Nu de winter maar niet voorbij het herfst-stadium wil raken, blijft gras groeien. Het groeit niet hard, althans, onbemest gras groeit niet hard, maar toch. Ik zie het aan het verschil met het door onze cavia’s en konijnen begraasde deel. Ze gaan naar buiten als het maar even kan, omdat die beesten zichtbaar opleven van bewegingsruimte en buitenlucht. Vooral de cavia’s zijn graasmachientjes. Zodra ze buiten zijn beginnen ze te knabbelen en ze onderbreken hun geknaag alleen voor gezamenlijke sprintjes naar het caviahuisje. Bijvoorbeeld als een kat of ekster nadert.
Binnen een week of twee verplaats ik de ren en wordt een nieuw deel van het gras kaal, terwijl het kale deel weer aangroeit. Langzaam. Riet groeit sneller door.

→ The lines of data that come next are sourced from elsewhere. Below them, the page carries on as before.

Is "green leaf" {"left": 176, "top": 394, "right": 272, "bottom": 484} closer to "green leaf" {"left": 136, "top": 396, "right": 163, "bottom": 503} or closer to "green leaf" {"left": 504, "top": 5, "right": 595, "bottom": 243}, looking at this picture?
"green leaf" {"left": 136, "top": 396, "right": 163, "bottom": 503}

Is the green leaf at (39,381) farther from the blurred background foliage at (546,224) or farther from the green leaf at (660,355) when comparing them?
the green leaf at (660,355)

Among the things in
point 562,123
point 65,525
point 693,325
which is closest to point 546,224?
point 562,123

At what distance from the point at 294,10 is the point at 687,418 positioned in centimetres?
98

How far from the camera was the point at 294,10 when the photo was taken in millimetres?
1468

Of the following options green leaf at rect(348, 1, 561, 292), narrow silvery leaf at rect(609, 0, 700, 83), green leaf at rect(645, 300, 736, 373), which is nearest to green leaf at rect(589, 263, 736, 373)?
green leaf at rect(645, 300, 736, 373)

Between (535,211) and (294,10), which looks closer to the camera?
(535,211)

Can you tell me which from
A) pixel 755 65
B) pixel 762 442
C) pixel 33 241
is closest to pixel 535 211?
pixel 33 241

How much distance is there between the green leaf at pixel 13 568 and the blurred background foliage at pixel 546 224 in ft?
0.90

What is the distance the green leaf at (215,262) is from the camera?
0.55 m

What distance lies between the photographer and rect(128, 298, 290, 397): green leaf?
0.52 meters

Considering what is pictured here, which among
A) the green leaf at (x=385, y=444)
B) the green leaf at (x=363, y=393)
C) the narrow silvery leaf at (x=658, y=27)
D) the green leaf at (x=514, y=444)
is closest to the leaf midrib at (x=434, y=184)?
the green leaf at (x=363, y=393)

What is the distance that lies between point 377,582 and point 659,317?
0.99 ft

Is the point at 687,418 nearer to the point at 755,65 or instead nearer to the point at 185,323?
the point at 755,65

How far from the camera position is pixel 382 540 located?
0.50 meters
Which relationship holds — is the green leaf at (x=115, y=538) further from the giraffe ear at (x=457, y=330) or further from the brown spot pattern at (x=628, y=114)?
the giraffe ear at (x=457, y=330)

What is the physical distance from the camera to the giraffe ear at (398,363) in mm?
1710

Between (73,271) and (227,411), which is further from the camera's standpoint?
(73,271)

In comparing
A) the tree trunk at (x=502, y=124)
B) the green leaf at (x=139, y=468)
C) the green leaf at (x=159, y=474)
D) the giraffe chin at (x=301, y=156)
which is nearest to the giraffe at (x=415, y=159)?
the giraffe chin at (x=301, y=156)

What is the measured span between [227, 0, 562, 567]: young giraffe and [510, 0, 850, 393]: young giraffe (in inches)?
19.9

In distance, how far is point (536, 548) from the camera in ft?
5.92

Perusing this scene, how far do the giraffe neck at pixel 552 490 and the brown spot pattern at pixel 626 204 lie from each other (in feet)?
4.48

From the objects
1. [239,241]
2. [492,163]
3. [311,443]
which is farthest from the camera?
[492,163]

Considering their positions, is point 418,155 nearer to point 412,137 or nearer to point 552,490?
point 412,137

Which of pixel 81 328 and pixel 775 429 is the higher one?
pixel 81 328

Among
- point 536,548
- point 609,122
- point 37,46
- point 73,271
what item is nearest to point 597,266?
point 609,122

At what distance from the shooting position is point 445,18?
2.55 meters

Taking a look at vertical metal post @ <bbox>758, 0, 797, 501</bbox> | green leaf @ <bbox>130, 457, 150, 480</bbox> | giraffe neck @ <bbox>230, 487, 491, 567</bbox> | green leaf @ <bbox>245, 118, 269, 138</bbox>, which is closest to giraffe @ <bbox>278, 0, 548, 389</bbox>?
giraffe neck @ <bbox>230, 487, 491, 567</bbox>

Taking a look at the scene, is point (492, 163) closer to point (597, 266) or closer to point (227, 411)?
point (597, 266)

Ik zag het prille groen van riet, vurig doorschenen door de winterzon, kniehoog uit het water rijzen. Meestal is het pas eind april zover. Nu half januari. Het kan nog kapotvriezen, maar nu staat het stoer overeind. Ik houd van riet. Het is mooi, het is prima bouwmateriaal en het is een ecologische duizendpoot. Het zuivert water en bodem. De stengels bieden onder water algen en andere micro-organismen een oppervlak om te groeien. Daar zuiveren het water. In de bodem leven bacteriën die rottend materiaal vergisten en een zwavelstank verspreiden. Voor die bacteriën is zuurstof een dodelijk gif. Ze gaan dood als er door de holle rietstengels lucht in de bodem komt. In hun plaats komen bacteriën die wat er maar in het water zit opeten, terwijl ze geen zwaveldampen verspreiden. In een rietveld wordt massief grijs putwater helder.

In die holle stengels overwinteren insecten, poppen, eitjes. Die zijn weer voedsel voor vogels. Waarvan sommige hun nest tussen rietstengels vlechten.